AI Gets Interpretive with the Dall-E Image Producing Program

Rob Toews of wrote a column last week on AI that ended with this statement: “Things are only going to get more amazing from here.”

That is an understatement based on OpenAI’s new program model.

Earlier this month, OpenAI—the research organization behind last summer’s much-hyped language model GPT-3—released a new AI model named DALL-E. While it has generated less buzz than GPT-3 did, DALL-E has even more profound implications for the future of AI.

DALL-E uses text captions as input and produces original images as output. (The name is a tribute to the surrealist artist Salvador Dalí and the adorable Pixar robot WALL-E.)

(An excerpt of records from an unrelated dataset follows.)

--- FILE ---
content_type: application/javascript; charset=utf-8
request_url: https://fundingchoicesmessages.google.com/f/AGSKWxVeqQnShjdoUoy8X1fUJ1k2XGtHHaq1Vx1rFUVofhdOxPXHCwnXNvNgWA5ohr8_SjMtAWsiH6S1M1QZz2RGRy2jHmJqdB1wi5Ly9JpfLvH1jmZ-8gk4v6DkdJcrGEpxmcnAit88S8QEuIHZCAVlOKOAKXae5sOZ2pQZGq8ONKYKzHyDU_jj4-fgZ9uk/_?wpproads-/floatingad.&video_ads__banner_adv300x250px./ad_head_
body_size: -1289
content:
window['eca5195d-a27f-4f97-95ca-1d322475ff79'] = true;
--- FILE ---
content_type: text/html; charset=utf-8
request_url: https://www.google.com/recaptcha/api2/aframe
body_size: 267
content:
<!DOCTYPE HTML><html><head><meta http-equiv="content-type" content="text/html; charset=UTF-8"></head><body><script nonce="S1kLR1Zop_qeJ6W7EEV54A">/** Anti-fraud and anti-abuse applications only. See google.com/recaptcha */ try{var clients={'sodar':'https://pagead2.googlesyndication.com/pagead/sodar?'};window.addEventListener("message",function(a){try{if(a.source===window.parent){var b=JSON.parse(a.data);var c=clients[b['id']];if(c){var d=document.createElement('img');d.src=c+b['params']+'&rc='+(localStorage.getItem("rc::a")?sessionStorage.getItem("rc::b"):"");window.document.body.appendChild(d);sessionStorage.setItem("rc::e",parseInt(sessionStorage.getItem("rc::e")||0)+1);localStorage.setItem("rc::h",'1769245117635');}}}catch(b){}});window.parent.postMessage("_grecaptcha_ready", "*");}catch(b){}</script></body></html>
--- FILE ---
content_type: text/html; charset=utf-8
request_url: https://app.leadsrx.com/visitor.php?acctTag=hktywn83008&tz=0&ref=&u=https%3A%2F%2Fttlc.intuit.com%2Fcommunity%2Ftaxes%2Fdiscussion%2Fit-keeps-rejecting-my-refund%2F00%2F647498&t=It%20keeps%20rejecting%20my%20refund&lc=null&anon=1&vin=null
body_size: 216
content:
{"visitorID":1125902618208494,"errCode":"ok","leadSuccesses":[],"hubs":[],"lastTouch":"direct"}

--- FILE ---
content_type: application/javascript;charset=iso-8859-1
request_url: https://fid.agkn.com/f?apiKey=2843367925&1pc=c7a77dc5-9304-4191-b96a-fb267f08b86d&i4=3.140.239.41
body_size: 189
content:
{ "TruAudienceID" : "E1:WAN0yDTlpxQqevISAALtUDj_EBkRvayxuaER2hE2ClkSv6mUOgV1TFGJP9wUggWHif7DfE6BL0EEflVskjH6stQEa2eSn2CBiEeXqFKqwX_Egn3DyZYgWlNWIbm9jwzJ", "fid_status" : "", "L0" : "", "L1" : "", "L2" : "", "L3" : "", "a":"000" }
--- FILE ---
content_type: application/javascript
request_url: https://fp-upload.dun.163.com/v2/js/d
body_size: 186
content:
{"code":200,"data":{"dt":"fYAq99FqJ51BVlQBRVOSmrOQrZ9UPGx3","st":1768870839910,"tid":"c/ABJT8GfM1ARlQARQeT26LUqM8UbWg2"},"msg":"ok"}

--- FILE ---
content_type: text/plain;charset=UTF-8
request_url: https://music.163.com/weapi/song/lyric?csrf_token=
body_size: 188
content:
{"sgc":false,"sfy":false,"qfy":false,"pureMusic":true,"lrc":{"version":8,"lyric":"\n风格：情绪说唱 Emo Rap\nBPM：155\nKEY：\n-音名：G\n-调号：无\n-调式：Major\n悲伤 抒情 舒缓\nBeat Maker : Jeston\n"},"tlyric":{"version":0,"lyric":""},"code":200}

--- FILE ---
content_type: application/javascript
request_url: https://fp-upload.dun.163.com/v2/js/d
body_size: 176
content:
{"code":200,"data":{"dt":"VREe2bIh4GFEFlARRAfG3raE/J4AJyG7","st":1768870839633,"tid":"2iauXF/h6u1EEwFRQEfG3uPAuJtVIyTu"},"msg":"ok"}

For instance, when fed phrases as diverse as “a pentagonal green clock,” “a sphere made of fire” or “a mural of a blue pumpkin on the side of a building,” DALL-E is able to generate shockingly accurate visual renderings. (It is worth taking a few minutes to play around with some examples yourself.)

Why is DALL-E important?

As the first step towards a new AI paradigm known as “multimodal AI,” DALL-E represents the future of AI. Multimodal AI systems can interpret, synthesize, and translate between multiple informational modalities—in DALL-E’s case, language and imagery. DALL-E is not the first, but is the most advanced.

OpenAI co-founder Ilya Sutskever summed it up well:

“The world isn’t just text. Humans don’t just talk: we also see. A lot of important context comes from looking.”

Most AI systems in existence today deal with only one type of data. NLP models (e.g., GPT-3) handle only text; computer vision models (e.g., facial recognition systems) handle only images. This is a far less rich form of intelligence than what the human brain achieves effortlessly.

Humans continuously receive and integrate information from not one but five senses—we understand the world around us through a combination of sight, sound, touch, smell and taste. And we communicate information back to the world in a variety of ways—speech, text, body language, facial expression, music.

By pairing an understanding of natural language with an ability to generate corresponding visual representations—in other words, by being able to both “read” and “see”—DALL-E is a powerful demonstration of multimodal AI’s potential.

Toews predicts that future AI systems will “engage seamlessly across audio, video, speech, images, written text, haptics, and beyond.”